Il mondo nuovo by Aldous Huxley

Il mondo nuovo by Aldous Huxley

autore:Aldous Huxley [Huxley, Aldous]
La lingua: ita
Format: epub, mobi, azw3
Tags: Fantascienza
editore: THC
pubblicato: 1932-05-14T23:00:00+00:00


Quando egli dormirà ubriaco, o nella sua rabbia,

o nel piacere incestuoso del suo letto…

Le formule magiche erano dalla sua parte, le formule magiche spiegavano e davano degli ordini. Uscí e tornò nella prima stanza. “Quando egli dormirà ubriaco…” Il coltello della carne era lí sul pavimento accanto al focolare. Lo raccolse e sulla punta dei piedi si avvicinò all’uscio. “Quando egli dormirà ubriaco…” Di corsa attraversò la stanza e colpí – oh! il sangue – colpí di nuovo mentre Popé si scuoteva di dosso il sonno, alzò la mano per colpire ancora, ma si sentí afferrare e – oh, oh! – torcere il pugno.

Non poteva piú muoversi, era preso in trappola, e c’erano i piccoli occhi neri di Popé, vicinissimi, fissi nei suoi. Distolse lo sguardo. Due tagli si vedevano nella spalla sinistra di Popé. “Oh! guarda il sangue!” gridava Linda. “Guarda il sangue!” Essa non aveva mai potuto sopportare la vista del sangue. Popé alzò l’altra mano: per colpirlo, pensava John. Si irrigidí per ricevere il colpo. Ma la mano lo prese soltanto sotto il mento e gli voltò la faccia, cosí che egli fu di nuovo costretto a fissare negli occhi Popé. Per lungo tempo per ore e ore. E improvvisamente – egli non poté impedirselo – si mise a piangere. Popé invece scoppiò in una risata, “Va’” disse con quell’altre parole indiane. “Va’ mio bravo Ahaiyuta.” Egli corse via nell’altra stanza per nascondere le lacrime.

“Tu hai quindici anni” disse il vecchio Mitsima in indiano. “Ormai posso insegnarti a lavorare l’argilla.”

Accosciati presso il fiume, lavorarono insieme.

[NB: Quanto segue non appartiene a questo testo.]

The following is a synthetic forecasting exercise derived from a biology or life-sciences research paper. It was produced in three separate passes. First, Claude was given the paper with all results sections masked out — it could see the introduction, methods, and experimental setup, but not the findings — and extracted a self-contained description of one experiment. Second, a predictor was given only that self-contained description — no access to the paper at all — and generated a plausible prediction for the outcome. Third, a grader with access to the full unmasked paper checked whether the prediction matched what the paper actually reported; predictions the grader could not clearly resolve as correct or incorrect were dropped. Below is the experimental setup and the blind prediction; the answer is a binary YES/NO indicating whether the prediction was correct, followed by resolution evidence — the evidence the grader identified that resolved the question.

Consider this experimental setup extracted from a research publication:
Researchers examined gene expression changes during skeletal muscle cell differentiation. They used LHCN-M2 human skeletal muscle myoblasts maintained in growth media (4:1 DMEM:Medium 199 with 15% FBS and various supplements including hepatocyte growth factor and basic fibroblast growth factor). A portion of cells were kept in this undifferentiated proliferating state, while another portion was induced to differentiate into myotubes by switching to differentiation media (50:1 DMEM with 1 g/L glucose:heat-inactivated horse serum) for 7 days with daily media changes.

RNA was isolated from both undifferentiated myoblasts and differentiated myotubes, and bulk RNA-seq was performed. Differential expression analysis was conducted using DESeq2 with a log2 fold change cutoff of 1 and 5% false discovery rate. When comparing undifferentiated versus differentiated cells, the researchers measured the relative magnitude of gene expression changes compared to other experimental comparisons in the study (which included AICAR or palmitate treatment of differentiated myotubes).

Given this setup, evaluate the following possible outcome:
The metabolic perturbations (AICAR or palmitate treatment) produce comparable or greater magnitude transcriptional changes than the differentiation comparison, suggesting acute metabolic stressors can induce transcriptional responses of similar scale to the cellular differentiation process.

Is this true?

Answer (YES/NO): YES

“Per prima cosa” disse Mitsima prendendo con le mani un blocco d’argilla umettata “facciamo una piccola luna.”

Il vecchio schiacciò il blocco e ne fece un disco, poi ne curvò i bordi; la luna divenne un vaso concavo.

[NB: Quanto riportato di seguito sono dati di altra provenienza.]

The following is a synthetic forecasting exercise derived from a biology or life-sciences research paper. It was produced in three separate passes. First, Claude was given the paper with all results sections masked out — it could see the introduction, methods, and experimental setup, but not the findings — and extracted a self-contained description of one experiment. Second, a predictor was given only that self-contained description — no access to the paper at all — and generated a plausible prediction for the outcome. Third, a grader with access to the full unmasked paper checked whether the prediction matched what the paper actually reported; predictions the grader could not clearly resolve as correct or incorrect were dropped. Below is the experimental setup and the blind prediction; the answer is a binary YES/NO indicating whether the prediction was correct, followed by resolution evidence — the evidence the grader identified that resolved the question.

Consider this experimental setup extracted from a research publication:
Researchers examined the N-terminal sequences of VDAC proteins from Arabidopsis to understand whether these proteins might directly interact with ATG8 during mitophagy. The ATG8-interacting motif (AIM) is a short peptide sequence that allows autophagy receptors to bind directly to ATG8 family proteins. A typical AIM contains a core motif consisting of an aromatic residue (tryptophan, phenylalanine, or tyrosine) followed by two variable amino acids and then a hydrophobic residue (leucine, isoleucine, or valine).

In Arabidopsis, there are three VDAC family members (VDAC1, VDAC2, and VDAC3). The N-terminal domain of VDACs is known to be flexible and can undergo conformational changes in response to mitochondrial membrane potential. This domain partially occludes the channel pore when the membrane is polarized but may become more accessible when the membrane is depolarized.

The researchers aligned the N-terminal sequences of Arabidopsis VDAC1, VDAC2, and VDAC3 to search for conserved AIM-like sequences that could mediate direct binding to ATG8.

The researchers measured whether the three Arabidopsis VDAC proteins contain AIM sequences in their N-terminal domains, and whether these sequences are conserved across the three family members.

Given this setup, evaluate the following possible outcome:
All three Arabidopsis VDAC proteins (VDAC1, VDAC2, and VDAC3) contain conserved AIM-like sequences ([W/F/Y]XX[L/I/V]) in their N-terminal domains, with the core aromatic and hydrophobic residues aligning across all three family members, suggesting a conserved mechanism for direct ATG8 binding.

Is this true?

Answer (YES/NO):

Lento e maldestro egli imitava i gesti delicati del vecchio.

“Una luna, un vaso e adesso un serpente.” Mitsima arrotolò un altro frammento d’argilla facendone un lungo cilindro flessibile, lo curvò in un cerchio e l’appoggiò sul bordo della ciotola. Poi ancora un serpente. Ancora uno. Ancora uno. Cerchio su cerchio Mitsima lavorò ai fianchi del vaso; questo era stretto, poi si gonfiò, e si restrinse di nuovo verso il collo. Mitsima schiacciò e batté, lisciò e raschiò e finalmente la cosa si definí in forma d’un recipiente d’acqua familiare di Malpais, ma d’un bianco cremoso invece che nero e ancora molle a toccarlo. Parodia deforme di quello di Mitsima, il suo si ergeva lí presso. Guardando i due recipienti, egli fu costretto a ridere.

“Ma il prossimo sarà migliore” disse: e si mise a umettare un altro blocco d’argilla.

Modellare, dare la forma, sentire le proprie dita acquisire agilità e potere: ciò gli dava un piacere straordinario. “A, B, C, Vitamina D” egli cantarellava tra sé lavorando. “Lo iodio è nel fegato, il merluzzo è nel mare.” E anche Mitsima cantava: una canzone sull’uccisione di un orso.

Lavorarono tutto il giorno, e per tutto il giorno egli fu pieno d’una intensa, assorbente felicità.

“Quest’inverno” disse il vecchio Mitsima “ti insegnerò a maneggiare l’arco.